Following Gheorghiu-Dej's death, Ceaușescu's rise brought a wave of rehabilitations; Constantinescu's own name was cleared upon PCR inquiry which presented its results in April 1968. He was consequently reinstated to the top echelon, and served as Minister of Education for a short period, as well as being elected a member of the Central Committee Secretariat and deputy member of the Executive Political Committee. He later became President of Academy of Social and Political Sciences, Rector of Ștefan Gheorghiu Academy. He was elected vice-president of the State Council in November 1972, a position he will hold concurrently with the office of president of the Great National Assembly, succeeding Ştefan Voitec from 28 March until his death on 18 July.

Until his death, he was forced to cede part of his party status to Ceaușescu, who was officially praised for having reorganized the Union of Communist Youth in 1938, a task which had actually been carried out by Constantinescu.

==Personal life==

His wife Sulamita, née Bloch, was herself a PCR activist. She died, in 1968, at the hands of Lena, their younger daughter (b. 1949) (sources do not agree on the method used in killing — Sulamita Constantinescu was either hit with a clothes iron or attacked with a knife or a hatchet). Constantinescu's daughter was diagnosed with schizophrenia, and interned at a sanatorium in Câmpina (a gifted artist, she was allowed to continue painting, and exhibited her works on hospital grounds).
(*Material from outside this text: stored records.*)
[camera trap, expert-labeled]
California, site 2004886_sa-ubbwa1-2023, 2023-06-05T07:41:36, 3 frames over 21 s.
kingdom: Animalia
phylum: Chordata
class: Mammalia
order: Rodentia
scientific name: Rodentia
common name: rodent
According to one popular, but unconfirmed, rumor, the two women had been in love with the same unnamed man.

Constantinescu's two sons, both named Horia, suffered tragic deaths in their youth — the first-born died during an appendicectomy; the second-born froze to death while on a trip to the Bucegi Mountains.

Constantinescu and Sulamita also had an older daughter, Ana.

==In fiction==

Under the name Constant Mironescu, Constantinescu appears in the semi-autobiographical novel Luntrea lui Caron ("Charon's Boat"), written by Lucian Blaga years after he was reinstated by Gheorghiu-Dej (the book was only published posthumously).

Miron Constantinescu's stay in Caransebeș prison and the subsequent investigation became a theme of official PCR propaganda; the 1981 film Convoiul ("The Convoy"), directed by Mircea Mureșan and starring Ion Besoiu, Emil Hossu, and Costel Constantin, was a romanticized depiction of the events.